Instructions for the task >>
Find every line below that contains the word "image" with the same capitalization, and copy each of those lines.

Exercise material >>
++++

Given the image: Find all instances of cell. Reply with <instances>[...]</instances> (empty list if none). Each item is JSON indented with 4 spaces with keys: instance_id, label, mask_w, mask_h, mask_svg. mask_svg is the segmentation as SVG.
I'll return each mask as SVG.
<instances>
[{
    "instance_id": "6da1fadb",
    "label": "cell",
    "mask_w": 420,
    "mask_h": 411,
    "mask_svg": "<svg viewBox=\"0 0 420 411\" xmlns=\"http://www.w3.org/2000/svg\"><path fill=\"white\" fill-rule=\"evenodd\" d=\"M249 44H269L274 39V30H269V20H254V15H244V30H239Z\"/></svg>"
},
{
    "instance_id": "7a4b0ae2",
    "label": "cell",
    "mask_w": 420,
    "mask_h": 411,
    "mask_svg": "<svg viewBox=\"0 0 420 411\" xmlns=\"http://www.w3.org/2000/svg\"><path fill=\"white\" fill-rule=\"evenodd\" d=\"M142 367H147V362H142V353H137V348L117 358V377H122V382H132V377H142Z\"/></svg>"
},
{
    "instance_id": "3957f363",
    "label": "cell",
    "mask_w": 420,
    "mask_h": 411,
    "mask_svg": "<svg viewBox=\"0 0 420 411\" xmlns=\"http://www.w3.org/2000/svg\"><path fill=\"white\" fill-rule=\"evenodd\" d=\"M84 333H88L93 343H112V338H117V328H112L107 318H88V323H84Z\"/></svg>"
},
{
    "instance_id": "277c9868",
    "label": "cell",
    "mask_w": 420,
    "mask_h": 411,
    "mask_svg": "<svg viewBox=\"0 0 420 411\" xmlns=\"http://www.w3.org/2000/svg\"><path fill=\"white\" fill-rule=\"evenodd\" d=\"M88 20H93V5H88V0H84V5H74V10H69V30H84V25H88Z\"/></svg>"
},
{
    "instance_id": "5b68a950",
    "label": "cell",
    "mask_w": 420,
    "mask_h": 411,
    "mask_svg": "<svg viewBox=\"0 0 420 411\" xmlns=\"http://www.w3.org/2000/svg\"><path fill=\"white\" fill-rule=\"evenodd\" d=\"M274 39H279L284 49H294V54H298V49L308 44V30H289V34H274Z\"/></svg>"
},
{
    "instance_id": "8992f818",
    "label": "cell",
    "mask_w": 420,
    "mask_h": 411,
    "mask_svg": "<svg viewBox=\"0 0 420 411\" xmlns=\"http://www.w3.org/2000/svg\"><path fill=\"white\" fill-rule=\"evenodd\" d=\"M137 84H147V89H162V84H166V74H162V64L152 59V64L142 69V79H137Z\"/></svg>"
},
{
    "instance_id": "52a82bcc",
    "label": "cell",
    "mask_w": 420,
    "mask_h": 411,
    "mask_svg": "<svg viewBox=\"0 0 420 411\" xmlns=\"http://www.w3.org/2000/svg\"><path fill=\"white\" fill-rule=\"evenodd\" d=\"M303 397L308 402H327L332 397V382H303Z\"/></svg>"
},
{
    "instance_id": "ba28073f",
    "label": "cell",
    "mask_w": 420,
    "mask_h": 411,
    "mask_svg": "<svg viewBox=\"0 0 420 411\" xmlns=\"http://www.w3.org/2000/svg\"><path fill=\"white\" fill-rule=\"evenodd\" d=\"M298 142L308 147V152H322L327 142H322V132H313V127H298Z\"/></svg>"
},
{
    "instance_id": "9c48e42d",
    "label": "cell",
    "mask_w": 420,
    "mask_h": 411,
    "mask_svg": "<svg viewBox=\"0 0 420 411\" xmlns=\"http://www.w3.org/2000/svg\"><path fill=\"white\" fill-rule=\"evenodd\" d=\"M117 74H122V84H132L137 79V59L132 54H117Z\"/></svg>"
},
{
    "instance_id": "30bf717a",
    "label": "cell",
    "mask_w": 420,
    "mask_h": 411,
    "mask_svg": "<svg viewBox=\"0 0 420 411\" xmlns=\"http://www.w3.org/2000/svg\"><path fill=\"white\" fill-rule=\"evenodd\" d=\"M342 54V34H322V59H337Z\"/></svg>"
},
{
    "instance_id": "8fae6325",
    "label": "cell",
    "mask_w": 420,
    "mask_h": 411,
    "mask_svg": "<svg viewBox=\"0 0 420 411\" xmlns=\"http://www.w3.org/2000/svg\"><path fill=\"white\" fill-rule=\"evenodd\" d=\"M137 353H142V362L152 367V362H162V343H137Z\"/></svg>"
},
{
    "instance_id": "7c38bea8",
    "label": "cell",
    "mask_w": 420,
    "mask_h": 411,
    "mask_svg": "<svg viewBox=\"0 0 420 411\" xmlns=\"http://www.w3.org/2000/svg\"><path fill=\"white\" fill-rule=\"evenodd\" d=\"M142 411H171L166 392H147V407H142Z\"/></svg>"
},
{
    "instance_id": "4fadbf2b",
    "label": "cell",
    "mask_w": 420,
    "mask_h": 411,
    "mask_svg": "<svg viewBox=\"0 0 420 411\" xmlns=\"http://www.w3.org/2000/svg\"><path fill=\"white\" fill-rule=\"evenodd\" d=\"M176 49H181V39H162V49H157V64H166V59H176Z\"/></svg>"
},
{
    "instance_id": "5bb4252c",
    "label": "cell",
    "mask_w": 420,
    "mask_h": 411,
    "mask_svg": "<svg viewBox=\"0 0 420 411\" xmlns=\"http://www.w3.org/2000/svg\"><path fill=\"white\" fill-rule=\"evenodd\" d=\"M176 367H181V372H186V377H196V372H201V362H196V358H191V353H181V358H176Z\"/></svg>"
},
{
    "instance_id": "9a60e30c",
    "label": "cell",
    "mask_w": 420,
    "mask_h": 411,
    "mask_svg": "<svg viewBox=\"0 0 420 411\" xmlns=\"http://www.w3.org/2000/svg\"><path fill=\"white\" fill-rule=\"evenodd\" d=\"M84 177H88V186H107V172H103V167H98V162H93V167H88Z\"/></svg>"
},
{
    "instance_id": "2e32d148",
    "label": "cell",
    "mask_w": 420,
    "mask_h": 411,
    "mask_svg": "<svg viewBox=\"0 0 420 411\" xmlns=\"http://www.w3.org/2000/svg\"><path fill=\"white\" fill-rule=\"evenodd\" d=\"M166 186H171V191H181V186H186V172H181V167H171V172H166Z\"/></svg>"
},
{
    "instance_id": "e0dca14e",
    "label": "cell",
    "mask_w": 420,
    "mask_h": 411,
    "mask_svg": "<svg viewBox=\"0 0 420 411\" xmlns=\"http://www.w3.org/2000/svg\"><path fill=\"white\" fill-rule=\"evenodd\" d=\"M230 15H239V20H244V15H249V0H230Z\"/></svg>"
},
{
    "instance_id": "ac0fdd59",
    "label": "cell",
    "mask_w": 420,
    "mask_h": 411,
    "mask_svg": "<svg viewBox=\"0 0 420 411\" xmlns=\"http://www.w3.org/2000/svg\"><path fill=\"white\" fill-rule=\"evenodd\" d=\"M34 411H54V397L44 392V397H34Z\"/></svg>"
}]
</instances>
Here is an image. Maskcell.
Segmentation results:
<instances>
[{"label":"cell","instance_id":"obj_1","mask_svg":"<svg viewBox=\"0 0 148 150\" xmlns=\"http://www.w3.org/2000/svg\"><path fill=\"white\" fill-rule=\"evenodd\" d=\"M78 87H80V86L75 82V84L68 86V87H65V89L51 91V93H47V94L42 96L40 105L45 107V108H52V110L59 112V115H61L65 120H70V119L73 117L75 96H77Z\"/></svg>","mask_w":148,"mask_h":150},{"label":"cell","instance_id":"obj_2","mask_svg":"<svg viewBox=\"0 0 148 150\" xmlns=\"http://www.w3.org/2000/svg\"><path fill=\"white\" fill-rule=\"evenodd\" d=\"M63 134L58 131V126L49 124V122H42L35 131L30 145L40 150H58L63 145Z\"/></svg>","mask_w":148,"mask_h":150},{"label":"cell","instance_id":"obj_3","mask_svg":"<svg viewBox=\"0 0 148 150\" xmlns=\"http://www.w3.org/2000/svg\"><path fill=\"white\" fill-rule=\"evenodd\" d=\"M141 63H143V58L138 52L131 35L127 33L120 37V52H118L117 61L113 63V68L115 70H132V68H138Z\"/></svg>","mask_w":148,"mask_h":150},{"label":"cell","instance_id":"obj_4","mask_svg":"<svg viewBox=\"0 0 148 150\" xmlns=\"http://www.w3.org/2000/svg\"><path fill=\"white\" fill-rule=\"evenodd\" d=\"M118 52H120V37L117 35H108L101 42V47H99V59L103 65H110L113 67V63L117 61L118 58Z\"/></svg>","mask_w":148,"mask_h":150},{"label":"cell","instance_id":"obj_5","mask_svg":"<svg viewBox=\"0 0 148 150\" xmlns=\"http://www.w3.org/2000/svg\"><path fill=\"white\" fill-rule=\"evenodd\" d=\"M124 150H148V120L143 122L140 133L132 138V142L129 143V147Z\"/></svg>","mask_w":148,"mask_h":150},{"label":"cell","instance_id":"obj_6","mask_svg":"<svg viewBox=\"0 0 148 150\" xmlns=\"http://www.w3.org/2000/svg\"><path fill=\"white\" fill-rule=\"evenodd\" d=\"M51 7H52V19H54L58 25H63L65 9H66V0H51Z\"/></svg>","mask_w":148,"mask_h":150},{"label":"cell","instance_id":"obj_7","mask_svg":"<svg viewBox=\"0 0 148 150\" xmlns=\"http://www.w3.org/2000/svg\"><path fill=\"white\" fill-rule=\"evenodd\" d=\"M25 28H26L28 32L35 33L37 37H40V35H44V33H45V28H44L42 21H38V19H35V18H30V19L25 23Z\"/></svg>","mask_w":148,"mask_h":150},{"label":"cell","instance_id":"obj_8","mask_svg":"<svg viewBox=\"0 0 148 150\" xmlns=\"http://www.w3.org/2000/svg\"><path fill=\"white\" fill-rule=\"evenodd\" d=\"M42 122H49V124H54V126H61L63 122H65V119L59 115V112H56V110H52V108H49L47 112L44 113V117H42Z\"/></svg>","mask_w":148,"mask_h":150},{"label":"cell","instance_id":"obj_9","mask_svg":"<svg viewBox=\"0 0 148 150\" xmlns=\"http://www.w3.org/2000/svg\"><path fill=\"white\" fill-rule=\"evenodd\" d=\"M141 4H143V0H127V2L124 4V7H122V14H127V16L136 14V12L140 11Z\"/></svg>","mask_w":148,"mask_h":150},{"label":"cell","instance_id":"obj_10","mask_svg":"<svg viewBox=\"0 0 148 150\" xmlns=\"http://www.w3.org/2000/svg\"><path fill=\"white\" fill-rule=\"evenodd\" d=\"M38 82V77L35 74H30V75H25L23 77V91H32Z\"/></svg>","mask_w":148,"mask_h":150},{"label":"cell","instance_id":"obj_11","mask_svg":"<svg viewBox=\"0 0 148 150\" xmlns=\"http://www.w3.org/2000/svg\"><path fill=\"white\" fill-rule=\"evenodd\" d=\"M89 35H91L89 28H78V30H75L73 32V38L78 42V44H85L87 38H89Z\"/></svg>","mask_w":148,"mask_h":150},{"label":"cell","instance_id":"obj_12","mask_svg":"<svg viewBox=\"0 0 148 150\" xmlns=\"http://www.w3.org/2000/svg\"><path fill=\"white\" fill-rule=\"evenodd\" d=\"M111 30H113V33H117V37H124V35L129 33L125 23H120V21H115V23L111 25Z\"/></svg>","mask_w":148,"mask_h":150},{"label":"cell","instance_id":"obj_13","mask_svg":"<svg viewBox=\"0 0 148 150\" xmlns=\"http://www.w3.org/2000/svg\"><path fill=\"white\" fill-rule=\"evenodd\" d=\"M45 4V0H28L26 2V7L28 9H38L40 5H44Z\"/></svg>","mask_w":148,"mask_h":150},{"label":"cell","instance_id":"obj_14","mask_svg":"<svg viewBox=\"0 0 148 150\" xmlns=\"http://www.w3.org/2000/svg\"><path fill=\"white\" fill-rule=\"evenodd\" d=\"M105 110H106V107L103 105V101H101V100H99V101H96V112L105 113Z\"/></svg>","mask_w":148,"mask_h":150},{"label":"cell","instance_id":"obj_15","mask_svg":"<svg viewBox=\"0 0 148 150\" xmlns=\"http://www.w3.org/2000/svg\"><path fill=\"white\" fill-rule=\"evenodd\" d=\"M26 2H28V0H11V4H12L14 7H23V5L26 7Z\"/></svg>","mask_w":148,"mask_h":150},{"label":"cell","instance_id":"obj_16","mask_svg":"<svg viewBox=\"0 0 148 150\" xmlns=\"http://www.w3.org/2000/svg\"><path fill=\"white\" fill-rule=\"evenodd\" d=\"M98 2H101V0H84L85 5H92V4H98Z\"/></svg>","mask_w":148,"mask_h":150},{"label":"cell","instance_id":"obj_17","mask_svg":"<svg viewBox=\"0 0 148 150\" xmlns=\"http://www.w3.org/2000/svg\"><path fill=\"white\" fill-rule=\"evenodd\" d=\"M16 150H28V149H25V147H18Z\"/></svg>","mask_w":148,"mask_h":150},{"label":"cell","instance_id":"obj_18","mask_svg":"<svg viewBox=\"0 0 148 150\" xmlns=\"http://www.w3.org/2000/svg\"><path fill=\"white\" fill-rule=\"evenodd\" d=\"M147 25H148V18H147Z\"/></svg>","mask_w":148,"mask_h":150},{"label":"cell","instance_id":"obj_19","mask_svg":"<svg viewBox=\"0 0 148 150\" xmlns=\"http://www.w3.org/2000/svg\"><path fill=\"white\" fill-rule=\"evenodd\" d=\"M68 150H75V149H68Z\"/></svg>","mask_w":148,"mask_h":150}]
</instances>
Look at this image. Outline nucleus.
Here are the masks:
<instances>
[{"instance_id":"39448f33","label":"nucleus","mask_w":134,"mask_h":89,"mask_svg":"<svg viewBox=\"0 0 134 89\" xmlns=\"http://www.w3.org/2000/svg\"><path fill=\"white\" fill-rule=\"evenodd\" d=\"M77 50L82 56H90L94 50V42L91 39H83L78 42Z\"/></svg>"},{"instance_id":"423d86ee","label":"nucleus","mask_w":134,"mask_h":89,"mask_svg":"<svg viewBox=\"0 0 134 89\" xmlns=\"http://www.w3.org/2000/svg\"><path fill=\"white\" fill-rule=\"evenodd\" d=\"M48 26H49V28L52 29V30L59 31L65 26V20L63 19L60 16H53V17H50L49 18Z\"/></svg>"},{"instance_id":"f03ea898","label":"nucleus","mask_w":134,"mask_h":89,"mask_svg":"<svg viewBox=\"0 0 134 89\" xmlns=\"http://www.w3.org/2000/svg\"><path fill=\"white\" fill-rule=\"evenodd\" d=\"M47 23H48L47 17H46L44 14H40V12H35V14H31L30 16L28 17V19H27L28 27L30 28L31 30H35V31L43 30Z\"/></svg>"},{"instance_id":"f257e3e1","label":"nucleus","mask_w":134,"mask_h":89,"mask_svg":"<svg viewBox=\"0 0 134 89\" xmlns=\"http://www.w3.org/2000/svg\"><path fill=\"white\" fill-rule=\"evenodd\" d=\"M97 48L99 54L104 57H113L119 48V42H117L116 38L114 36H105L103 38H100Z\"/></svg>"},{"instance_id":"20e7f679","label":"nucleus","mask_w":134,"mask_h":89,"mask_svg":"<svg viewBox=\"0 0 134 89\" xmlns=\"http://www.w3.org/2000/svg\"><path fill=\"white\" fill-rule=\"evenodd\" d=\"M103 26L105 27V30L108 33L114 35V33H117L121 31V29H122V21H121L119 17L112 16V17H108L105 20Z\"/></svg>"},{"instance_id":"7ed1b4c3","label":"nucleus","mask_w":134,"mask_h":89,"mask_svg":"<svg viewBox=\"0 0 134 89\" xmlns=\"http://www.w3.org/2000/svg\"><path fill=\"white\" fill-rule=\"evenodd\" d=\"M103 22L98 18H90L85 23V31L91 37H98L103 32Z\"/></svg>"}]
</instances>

++++

Final result >>
Given the image: Find all instances of cell. Reply with <instances>[...]</instances> (empty list if none). Each item is JSON indented with 4 spaces with keys: instance_id, label, mask_w, mask_h, mask_svg. mask_svg is the segmentation as SVG.
Here is an image. Maskcell.
Look at this image. Outline nucleus.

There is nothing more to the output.